Der neue deutsche Kindheitsroman befasst sich unter anderem mit „verflossenen Zehen“ und „einstigen Fersen“.
Teil 1 einer Reise ins Reich der Buddelkästen
Ich wurde in einem Land von Riesen geboren und habe darin gelebt; Riesen haben mich an den Handgelenken gepackt und herumgezerrt, seit ich aus meiner Mutter kroch – und diese Riesen sind: die Verhältnisse.
Robert Louis Stevenson: „Markheim“
Mit Literatur aus der Neuzeit kann man mich normalerweise jagen.
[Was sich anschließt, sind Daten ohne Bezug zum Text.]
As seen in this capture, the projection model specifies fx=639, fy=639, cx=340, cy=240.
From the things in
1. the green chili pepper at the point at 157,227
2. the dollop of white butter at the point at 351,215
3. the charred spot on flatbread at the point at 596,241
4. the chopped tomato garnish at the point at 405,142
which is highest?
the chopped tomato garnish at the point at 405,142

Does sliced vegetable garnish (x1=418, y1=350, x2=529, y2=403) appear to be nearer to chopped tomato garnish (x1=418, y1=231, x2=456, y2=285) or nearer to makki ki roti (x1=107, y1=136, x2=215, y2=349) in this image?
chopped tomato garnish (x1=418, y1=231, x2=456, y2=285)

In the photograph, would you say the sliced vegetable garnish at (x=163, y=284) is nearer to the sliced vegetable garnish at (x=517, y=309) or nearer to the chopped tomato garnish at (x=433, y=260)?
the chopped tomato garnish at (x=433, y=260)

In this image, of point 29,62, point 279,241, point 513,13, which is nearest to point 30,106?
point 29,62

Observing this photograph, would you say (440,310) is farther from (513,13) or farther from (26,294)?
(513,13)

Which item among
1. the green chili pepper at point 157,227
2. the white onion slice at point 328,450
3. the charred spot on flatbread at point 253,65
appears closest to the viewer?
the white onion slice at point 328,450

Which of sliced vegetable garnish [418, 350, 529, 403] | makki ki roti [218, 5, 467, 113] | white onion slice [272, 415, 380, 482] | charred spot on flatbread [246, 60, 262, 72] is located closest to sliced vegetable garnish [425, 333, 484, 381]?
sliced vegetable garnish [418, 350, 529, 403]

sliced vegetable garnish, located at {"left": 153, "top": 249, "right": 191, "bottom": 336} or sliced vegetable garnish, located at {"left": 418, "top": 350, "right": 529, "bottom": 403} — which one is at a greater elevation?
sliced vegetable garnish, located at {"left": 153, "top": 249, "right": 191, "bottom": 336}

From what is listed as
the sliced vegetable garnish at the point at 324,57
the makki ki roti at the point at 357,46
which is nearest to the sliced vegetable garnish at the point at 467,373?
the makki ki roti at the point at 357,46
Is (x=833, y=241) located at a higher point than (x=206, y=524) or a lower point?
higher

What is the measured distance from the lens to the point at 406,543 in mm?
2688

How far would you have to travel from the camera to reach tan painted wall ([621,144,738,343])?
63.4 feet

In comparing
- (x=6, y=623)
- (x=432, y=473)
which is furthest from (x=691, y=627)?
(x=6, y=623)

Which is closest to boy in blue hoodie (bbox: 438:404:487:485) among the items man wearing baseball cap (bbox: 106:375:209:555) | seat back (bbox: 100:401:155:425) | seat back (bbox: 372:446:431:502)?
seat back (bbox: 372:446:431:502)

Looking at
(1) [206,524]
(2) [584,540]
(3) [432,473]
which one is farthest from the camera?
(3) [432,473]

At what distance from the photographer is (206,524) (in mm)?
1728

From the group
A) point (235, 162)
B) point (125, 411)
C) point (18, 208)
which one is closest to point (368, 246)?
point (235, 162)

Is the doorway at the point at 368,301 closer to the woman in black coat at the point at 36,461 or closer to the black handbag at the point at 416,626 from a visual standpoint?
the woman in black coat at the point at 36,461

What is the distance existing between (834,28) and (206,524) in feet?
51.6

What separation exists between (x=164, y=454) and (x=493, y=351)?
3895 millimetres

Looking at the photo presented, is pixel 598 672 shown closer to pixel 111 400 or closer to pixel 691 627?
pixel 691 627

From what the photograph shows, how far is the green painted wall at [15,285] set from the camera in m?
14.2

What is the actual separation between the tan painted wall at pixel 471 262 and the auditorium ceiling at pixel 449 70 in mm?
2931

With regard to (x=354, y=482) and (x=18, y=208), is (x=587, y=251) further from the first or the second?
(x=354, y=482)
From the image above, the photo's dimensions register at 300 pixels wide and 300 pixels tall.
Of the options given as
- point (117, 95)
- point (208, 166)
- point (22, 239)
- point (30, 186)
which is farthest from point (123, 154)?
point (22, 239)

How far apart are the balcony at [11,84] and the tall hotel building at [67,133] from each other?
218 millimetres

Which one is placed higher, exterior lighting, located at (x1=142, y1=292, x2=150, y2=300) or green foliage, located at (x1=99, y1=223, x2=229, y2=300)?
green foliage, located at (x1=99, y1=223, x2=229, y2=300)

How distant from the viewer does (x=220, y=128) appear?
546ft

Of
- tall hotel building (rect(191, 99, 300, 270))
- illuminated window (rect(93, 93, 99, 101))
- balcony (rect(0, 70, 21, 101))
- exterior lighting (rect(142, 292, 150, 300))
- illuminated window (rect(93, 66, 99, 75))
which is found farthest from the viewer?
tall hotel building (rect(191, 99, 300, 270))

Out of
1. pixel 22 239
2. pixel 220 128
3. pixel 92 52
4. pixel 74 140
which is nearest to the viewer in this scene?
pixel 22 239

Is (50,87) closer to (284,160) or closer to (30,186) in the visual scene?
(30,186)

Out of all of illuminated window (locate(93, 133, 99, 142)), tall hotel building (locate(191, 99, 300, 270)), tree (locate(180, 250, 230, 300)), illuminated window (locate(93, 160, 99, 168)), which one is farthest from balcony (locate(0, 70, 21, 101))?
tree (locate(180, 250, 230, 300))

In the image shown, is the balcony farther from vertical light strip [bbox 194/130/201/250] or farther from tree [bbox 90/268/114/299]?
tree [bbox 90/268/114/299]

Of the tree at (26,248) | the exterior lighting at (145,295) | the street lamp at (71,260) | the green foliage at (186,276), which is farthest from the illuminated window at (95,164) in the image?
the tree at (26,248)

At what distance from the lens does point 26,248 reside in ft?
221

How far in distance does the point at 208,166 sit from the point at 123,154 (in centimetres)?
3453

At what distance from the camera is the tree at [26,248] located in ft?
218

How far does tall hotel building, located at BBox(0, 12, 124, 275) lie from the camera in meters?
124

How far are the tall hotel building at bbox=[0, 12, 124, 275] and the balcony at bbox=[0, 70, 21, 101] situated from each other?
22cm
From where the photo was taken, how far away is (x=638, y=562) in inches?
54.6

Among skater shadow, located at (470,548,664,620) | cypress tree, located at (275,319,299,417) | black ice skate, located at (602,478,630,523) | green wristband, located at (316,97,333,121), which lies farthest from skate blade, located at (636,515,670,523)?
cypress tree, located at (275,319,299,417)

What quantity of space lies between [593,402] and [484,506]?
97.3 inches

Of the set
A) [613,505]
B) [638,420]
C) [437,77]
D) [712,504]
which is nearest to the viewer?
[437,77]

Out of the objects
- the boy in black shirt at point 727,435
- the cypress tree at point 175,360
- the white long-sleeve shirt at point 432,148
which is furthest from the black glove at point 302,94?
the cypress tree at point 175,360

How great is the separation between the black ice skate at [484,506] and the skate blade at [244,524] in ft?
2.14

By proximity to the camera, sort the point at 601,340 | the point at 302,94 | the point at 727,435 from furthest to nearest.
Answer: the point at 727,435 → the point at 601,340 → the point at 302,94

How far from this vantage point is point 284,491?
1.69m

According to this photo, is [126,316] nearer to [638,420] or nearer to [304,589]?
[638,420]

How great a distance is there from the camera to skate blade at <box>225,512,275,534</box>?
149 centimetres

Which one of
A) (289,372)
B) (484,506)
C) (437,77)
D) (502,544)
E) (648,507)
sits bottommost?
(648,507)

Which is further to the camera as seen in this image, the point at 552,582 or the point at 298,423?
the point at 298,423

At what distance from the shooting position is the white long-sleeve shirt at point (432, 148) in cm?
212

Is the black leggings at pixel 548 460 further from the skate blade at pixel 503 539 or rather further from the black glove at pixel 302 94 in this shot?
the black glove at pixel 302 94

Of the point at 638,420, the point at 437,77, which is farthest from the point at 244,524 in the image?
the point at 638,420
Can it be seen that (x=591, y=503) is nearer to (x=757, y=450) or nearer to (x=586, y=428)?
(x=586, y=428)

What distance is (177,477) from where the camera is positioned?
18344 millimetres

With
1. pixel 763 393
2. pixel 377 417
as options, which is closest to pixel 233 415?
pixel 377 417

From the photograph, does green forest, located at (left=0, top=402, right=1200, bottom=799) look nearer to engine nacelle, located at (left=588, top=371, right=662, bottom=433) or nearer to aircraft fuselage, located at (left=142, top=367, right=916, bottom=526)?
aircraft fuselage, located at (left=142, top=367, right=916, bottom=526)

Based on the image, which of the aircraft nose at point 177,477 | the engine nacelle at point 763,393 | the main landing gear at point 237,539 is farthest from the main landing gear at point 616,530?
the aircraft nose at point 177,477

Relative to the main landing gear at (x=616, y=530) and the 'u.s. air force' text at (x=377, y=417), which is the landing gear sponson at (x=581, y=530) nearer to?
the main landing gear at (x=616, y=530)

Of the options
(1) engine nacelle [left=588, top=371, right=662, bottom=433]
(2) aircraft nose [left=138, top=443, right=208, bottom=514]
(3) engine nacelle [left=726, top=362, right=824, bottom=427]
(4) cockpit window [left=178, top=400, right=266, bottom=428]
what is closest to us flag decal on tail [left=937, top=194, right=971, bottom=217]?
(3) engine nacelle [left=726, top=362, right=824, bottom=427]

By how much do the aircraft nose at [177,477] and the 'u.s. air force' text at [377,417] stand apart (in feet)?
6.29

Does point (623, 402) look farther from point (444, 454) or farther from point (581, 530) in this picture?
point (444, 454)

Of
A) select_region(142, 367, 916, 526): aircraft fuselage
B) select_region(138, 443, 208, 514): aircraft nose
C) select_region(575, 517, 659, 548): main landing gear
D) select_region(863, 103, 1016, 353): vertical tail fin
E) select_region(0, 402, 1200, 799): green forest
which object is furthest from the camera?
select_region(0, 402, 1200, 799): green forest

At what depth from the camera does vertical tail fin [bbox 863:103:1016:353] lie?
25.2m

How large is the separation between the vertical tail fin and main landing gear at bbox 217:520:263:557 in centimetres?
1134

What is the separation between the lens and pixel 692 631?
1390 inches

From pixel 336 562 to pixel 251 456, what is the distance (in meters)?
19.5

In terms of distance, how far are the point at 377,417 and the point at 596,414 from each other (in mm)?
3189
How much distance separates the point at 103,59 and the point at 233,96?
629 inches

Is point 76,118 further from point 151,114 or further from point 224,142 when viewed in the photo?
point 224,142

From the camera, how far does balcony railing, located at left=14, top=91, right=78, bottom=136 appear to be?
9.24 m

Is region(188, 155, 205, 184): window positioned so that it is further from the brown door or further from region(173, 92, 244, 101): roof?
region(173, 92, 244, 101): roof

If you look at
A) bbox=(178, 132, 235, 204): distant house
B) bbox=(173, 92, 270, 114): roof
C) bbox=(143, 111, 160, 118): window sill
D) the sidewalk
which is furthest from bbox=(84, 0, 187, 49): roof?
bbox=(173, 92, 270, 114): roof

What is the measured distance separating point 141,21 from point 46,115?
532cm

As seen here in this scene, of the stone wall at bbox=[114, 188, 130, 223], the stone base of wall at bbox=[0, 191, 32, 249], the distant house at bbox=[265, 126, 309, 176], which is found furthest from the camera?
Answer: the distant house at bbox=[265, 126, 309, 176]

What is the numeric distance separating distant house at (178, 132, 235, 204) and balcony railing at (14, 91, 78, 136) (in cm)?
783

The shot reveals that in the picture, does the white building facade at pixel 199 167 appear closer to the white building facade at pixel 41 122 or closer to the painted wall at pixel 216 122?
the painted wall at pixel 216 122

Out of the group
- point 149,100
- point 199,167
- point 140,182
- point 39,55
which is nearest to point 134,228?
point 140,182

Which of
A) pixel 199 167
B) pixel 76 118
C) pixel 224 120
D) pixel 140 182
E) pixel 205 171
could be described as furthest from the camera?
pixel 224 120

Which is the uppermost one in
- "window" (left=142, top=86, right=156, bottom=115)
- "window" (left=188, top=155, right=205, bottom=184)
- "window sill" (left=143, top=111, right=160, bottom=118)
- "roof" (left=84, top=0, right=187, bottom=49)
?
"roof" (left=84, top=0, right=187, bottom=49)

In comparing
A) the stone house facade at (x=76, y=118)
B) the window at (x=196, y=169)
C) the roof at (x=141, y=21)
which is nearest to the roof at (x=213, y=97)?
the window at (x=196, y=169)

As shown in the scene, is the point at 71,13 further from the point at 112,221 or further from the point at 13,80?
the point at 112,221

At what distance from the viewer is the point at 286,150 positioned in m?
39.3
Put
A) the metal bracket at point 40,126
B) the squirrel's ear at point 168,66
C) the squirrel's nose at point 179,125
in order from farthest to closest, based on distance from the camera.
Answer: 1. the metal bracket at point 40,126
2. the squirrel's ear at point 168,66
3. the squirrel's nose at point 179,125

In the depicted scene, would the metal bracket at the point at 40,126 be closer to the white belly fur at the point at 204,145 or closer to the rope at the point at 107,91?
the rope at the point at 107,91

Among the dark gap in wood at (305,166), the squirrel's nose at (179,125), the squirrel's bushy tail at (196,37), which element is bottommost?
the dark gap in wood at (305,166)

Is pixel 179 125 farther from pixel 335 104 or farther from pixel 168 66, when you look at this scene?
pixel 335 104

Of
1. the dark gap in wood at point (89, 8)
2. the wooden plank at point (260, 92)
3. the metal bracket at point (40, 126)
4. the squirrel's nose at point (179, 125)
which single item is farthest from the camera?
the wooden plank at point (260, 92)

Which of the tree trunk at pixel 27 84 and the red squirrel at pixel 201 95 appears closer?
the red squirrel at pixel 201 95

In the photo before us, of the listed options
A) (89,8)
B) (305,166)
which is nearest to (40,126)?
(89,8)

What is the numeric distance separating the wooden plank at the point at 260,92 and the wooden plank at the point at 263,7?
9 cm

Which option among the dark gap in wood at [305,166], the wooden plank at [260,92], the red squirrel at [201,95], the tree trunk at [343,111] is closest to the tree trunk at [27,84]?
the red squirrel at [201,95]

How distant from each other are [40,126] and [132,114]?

Ich mag es nun mal, wenn die Damen in Reifröcken einhergehen und die Herren in Kutschen transportiert werden und wenn der Held nicht einfach an der Tür klingelt, sondern seine Ankunft mit Hilfe reizender Billets zu feiern gedenkt.
Wenn die Gasthäuser Des Teufels Zahnbürste oder Zum Grauen Laubfrosch heißen. Wo man, bevor die Nacht in ihre Rechte tritt, dem leckeren Schmaus volle Gerechtigkeit widerfahren läßt – als das Jahrhundert noch Säkulum und das Jahrfünft noch Lustrum hieß. Und sich die Dichter noch nicht Hanns-Josef, sondern Johann Nepomuk oder Adelbert nannten.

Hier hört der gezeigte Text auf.